The trend of FOMO (fear of missing out) is now on the rise. People are afraid to go off social media so that they don’t miss anything happening around them – another form of anxiety that stops people from being at their best.
For all those reasons and many more, excessively using your phone can affect your body, habits, and relationships with others, especially in social gatherings – if you are still attending any.
For Parents and Caregivers
For you at a very specific note, using any technological device isn’t only an individual harm but also a collective one that can affect the well-being of your family in many ways.
1. Threatens Family Activities
Family routines are repeated shared activities that aim to build a sense of stability and security between parents and children, such as a good night kiss, a congregational family prayer, or a dinner gathering. Staying busy with any digital device especially your phone can interfere with many family activities and indirectly threaten a child’s sense of feeling loved and protected.

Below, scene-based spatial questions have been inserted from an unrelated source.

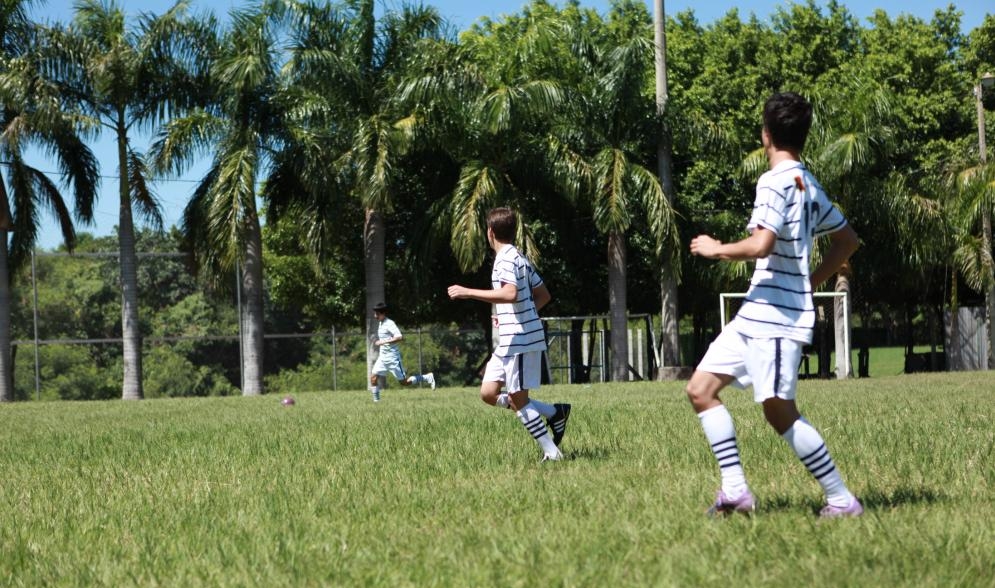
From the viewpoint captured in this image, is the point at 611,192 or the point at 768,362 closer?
the point at 768,362

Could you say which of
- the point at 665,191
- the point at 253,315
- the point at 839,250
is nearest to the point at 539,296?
the point at 839,250

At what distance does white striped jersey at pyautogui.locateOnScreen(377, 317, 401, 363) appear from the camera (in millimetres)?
20047

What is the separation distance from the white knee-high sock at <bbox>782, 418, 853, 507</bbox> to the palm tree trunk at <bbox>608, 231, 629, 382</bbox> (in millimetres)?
23918

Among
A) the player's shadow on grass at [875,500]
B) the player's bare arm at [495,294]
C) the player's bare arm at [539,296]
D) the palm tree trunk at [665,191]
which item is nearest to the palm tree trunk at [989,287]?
the palm tree trunk at [665,191]

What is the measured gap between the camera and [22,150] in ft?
89.9

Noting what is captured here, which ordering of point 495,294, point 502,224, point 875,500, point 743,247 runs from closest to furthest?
point 743,247, point 875,500, point 495,294, point 502,224

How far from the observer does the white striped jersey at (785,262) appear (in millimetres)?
5012

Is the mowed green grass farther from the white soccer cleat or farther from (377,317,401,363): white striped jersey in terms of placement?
(377,317,401,363): white striped jersey

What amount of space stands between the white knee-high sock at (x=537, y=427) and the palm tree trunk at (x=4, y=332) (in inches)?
919

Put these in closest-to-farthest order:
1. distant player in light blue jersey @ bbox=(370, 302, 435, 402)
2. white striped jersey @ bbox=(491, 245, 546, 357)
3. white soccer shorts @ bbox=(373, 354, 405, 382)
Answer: white striped jersey @ bbox=(491, 245, 546, 357)
distant player in light blue jersey @ bbox=(370, 302, 435, 402)
white soccer shorts @ bbox=(373, 354, 405, 382)

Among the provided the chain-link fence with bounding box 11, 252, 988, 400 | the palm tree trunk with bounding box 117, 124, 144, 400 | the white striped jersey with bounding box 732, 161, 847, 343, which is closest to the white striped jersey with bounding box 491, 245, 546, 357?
the white striped jersey with bounding box 732, 161, 847, 343

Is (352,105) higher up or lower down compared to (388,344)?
higher up

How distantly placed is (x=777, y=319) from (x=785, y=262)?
24cm

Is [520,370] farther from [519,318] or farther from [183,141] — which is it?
[183,141]
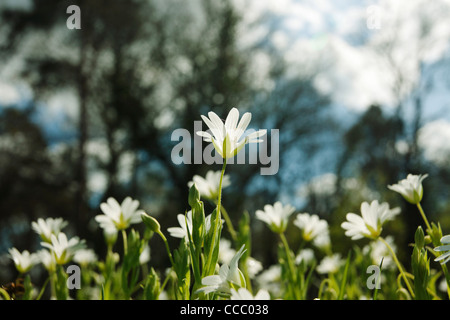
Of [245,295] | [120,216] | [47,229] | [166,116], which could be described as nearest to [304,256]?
[120,216]

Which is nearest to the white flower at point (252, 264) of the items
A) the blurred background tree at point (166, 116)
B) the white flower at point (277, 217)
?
the white flower at point (277, 217)

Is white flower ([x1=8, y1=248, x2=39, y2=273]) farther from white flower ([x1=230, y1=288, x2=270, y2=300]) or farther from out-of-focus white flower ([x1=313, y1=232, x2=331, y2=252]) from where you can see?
out-of-focus white flower ([x1=313, y1=232, x2=331, y2=252])

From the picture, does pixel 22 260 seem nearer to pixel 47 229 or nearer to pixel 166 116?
pixel 47 229

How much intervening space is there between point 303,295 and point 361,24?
8.22 m

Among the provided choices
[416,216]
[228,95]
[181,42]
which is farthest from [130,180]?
[416,216]

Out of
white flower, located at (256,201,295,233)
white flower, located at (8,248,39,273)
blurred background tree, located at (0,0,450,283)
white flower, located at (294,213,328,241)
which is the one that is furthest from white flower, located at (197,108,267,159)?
blurred background tree, located at (0,0,450,283)

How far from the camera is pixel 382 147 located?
374 inches

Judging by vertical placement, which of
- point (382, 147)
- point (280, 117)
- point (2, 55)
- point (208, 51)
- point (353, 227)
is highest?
point (208, 51)

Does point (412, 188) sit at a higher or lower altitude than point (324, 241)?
higher

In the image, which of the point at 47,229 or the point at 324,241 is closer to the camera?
the point at 47,229

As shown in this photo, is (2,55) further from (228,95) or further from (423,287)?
(423,287)

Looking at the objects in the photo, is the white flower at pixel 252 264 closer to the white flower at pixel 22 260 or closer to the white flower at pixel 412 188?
the white flower at pixel 412 188

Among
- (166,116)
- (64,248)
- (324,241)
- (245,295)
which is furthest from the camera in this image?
(166,116)

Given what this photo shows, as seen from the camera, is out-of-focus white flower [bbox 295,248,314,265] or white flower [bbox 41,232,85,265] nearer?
white flower [bbox 41,232,85,265]
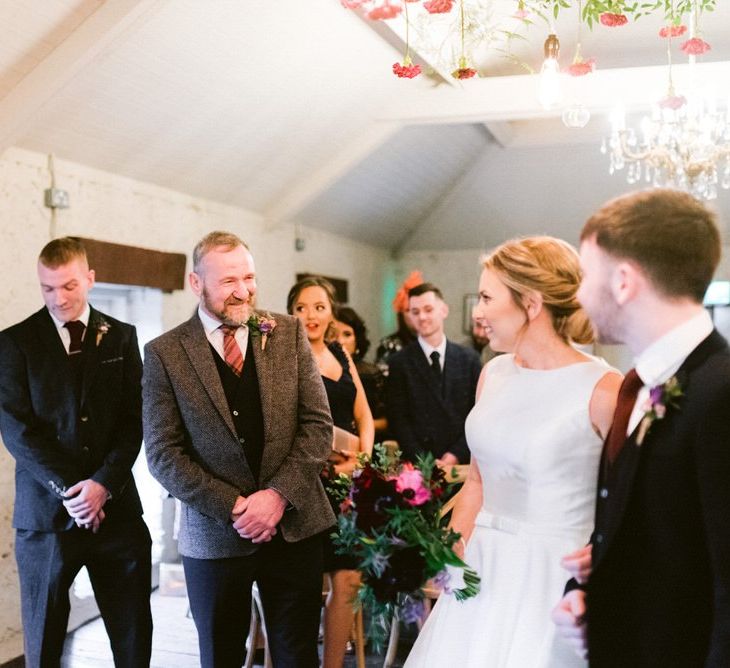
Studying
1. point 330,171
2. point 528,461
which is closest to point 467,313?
point 330,171

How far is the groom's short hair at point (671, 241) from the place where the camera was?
4.51ft

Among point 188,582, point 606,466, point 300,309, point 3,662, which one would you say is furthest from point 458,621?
point 3,662

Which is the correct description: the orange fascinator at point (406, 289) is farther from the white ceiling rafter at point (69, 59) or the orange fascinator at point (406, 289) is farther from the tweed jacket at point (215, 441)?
the tweed jacket at point (215, 441)

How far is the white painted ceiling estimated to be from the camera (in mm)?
3652

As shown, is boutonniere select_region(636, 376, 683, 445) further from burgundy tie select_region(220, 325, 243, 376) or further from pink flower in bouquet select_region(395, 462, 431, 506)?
burgundy tie select_region(220, 325, 243, 376)

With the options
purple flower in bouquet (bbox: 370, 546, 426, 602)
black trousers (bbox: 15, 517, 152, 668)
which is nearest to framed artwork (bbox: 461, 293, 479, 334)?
black trousers (bbox: 15, 517, 152, 668)

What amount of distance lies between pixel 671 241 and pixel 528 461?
2.64ft

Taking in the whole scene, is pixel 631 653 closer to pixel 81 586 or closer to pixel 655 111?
pixel 81 586

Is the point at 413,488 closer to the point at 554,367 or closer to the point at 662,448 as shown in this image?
the point at 554,367

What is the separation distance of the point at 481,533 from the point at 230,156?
3.94 m

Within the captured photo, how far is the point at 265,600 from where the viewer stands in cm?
A: 273

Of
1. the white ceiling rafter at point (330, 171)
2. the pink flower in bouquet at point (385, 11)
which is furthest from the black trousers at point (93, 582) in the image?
the white ceiling rafter at point (330, 171)

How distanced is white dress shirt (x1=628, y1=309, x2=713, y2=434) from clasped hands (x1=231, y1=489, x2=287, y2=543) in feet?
4.62

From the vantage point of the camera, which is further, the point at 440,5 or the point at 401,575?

2. Reduces Optimal Time Investment
Quality time is an essential formula to a strong parent-child relationship. It can be achieved by having dinner, playing together, or going out. Those moments make children feel most comfortable to express what’s bothering them, just like parents might find it a perfect time to pass on valuable lessons.
3. Interferes with Social Emotional Learning (SEL)

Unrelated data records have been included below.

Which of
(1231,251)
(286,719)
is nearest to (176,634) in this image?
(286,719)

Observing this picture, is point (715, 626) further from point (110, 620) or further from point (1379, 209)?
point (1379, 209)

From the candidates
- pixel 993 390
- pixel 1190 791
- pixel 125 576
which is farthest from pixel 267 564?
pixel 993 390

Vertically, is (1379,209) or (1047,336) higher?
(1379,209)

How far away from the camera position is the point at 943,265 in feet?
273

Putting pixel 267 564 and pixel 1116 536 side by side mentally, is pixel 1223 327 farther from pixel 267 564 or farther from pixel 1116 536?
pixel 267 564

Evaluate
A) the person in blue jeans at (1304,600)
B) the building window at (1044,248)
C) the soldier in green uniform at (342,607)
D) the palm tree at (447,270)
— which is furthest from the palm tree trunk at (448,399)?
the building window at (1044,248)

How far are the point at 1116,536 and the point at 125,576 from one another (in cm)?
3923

It’s Social Emotional Learning, a skill increasingly important for children learning how to interact with their environment in a healthy manner. With family being the first experimental lab for children’s communication, using digital devices similar to mobile phones and tablets, during social gatherings can impose serious obstacles for teaching children how to read body language, interpret emotions, and put them into words.
Let’s Discuss Some Solutions
1. Be the role model
Parents are the most influential on their kids especially when they’re still young. Use your phones wisely and they’ll do the same with their tech-gadgets.
2. Make it a family challenge
Download an app that tracks your screen time, and every week, read out loud the time spent by each. The person who spends the least time gets rewarded.
3. Turn screen time into a privilege
Screen time shouldn’t be something always accessible. Set a time limit for your children and make use of extending this time or reducing it as a means of behavior development.
4. Dedicate tech-free zones
Especially bedrooms and dining tables. Limit technological devices to the living room and another place where you might need to install a desktop for research or play purposes.
5. Encourage physical activity
Enroll your child in football and sports classes. It doesn’t only keep them away from technology but also gives them the same excitement reward they seek from their screens.
6. Look for tech-substitutes
Get an actual alarm clock. Carry a physical notebook. Buy a paper book instead of reading it online, because we sometimes pick up our phones for innocent purposes but end up using them longer than intended.
7. Talk about it
Nothing substitutes a good conversation about the dangers of excessive screen time. You can use family dinner for this awareness discussion about being in control of our tech-devices before they end up controlling us.